Mittwoch, 17. Juli 2019

  

Ihre Inszenierung von „Trommeln in der Nacht” begleitet Sie nun schon seit einiger Zeit. Sie feierten 2017 mit dem Stück Premiere, wurden ein Jahr später zum Berliner Theatertreffen eingeladen und in diesem Jahr zum Theatertreffen in China. War es für Sie schwer wieder reinzukommen in das Stück?

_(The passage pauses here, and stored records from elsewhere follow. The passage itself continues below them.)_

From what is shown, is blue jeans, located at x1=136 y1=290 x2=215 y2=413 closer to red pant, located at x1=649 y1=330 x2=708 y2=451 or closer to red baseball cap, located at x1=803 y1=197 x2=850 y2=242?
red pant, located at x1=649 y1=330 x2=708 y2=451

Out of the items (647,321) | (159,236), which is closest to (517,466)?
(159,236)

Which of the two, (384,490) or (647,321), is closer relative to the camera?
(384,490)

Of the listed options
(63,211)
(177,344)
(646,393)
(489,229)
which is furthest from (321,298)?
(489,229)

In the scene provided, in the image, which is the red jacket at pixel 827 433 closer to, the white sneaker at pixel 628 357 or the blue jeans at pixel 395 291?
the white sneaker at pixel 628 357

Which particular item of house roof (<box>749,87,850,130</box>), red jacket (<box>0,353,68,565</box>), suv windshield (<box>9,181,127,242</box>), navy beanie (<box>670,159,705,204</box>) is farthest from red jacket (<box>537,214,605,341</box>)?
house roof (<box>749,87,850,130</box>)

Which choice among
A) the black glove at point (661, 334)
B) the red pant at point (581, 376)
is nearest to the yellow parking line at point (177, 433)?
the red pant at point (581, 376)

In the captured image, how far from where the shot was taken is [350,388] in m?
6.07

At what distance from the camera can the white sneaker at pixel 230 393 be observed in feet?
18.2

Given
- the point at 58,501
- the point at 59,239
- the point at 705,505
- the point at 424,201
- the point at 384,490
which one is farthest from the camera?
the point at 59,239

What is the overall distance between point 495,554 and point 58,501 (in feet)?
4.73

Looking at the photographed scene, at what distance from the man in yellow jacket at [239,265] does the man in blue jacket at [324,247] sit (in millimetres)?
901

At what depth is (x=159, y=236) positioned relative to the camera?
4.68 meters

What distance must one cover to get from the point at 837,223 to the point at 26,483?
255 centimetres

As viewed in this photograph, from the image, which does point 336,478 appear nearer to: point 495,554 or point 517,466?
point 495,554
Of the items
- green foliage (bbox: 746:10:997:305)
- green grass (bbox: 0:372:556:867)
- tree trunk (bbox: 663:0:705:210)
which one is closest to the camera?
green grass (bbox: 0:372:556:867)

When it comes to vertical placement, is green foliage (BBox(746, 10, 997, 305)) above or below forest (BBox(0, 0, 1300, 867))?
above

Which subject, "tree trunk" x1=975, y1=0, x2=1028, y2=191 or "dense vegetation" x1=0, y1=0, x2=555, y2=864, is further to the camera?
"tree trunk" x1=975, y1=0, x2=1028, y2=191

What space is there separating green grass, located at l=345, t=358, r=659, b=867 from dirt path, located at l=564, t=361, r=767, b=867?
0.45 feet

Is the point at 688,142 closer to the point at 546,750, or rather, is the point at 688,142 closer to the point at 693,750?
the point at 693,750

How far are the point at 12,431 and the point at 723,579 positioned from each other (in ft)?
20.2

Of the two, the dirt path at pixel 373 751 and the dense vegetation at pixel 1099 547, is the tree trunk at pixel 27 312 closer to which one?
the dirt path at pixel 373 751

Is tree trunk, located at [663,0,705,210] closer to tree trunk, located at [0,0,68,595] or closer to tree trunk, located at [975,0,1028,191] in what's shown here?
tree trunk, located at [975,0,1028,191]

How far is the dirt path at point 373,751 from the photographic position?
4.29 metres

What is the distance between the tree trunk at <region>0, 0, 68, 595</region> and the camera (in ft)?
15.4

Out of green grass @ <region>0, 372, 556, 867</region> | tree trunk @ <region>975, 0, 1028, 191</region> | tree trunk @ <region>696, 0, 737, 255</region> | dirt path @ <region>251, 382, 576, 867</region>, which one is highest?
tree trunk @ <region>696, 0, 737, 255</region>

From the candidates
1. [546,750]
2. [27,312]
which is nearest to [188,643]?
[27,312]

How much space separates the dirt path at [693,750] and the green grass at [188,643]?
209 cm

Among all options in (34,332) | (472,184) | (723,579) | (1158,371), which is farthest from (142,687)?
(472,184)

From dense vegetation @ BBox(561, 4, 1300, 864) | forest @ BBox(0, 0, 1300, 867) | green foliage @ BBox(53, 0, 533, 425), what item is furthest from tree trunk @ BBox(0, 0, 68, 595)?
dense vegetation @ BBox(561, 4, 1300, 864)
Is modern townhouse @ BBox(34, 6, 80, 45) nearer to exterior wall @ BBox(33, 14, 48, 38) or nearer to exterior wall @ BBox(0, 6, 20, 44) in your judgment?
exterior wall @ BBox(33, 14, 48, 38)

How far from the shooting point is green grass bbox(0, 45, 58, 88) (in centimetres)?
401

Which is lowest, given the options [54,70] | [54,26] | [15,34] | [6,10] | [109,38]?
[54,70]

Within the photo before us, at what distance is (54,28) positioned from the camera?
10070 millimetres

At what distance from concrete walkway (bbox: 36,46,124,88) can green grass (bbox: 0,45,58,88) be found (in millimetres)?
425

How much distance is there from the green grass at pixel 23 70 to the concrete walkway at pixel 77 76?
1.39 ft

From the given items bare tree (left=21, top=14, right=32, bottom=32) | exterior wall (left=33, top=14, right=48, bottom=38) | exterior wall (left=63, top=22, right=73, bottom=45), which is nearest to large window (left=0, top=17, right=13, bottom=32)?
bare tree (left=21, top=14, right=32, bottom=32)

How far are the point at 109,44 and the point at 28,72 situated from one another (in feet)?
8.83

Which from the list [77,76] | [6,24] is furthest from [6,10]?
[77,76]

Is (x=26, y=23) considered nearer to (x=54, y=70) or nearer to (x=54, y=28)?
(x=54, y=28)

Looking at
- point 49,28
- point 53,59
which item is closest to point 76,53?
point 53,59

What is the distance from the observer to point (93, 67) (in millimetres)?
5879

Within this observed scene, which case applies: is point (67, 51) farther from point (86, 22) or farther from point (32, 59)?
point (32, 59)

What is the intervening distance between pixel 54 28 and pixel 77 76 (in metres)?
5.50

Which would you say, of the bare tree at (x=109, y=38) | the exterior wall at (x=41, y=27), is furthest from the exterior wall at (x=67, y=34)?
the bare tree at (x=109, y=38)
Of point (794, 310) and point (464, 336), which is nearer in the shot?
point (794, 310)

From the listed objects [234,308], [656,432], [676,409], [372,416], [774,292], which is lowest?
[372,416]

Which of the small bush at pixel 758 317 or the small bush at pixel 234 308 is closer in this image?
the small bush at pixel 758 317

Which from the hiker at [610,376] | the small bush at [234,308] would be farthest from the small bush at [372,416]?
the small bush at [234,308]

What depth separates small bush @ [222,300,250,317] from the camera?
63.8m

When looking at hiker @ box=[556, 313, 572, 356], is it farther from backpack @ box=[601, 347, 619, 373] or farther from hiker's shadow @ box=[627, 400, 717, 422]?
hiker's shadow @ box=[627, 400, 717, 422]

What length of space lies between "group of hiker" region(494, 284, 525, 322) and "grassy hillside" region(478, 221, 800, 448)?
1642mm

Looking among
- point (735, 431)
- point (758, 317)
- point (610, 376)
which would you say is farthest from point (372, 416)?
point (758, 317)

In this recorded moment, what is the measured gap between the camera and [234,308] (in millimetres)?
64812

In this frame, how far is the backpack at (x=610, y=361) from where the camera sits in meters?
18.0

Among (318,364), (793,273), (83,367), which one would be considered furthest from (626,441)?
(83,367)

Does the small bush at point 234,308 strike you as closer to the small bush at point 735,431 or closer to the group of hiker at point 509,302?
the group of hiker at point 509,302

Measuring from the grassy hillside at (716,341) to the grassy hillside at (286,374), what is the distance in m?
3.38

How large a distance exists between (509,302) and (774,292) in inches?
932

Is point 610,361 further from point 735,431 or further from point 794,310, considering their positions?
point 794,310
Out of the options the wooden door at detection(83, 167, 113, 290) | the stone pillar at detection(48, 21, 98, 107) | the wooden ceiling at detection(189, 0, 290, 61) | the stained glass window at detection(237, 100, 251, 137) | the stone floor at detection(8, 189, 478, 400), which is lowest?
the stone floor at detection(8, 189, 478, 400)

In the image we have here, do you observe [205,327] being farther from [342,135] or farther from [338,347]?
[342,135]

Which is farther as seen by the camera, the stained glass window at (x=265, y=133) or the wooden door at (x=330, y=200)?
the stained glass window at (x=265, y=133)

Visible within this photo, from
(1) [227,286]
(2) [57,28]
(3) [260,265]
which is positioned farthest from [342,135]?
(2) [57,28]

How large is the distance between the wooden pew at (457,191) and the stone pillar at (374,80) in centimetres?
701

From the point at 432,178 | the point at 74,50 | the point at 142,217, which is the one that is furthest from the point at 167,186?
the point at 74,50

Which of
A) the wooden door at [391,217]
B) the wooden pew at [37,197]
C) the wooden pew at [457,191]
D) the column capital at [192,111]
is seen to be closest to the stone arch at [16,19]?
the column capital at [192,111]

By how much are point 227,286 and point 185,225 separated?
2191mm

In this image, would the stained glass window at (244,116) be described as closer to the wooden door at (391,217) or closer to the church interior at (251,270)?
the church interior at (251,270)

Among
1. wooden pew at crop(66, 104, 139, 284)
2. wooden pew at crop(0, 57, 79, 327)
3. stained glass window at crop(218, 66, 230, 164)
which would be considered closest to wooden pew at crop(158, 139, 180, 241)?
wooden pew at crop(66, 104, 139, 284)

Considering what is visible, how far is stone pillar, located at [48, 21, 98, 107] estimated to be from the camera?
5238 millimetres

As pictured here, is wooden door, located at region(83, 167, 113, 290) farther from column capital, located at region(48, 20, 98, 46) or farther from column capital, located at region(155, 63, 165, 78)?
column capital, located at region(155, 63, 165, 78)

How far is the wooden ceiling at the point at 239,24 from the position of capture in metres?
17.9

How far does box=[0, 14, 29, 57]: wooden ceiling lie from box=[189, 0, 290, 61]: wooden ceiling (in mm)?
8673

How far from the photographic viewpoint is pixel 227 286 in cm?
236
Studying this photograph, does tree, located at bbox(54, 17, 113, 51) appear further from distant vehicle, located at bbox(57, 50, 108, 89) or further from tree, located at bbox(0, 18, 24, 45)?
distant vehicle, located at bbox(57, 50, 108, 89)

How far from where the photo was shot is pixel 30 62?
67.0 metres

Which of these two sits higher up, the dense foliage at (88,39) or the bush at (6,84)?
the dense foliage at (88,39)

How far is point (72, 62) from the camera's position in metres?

Es war leicht wieder reinzukommen. In diesem Fall vor allem, weil es ein Stück von den Münchner Kammerspielen ist, wo ich Hausregisseur bin. Hausregisseur bedeutet auch, dass ich in München lebe und bei relativ vielen der regulären Vorstellungen dabei bin. Einfach, weil ich mit den Leuten am Theater befreundet bin und wir gern zusammenarbeiten. Ich gucke mir das Stück nicht immer an, aber ich komme zumindest vorbei und gehe mit den Leuten anschließend noch was trinken. „Trommeln in der Nacht“ ist demnach eines der Stücke, mit denen ich ständig in Kontakt bin, auch weil wir damit häufig auf Gastspiele fahren. Da musste ich mich nicht anstrengen wieder reinzukommen.

Dennoch ist es jedes Mal, wenn ich mich damit beschäftige, wieder eine Reise in meine eigene Vergangenheit. Sowohl in meine private Vergangenheit, wie mein Leben zu dem Zeitpunkt aussah, als ich an dem Stück gearbeitet habe, als auch in meine künstlerische, da ich mittlerweile natürlich an einem anderen Punkt bin. Trotzdem ist diese Arbeit mir immer noch sehr nah.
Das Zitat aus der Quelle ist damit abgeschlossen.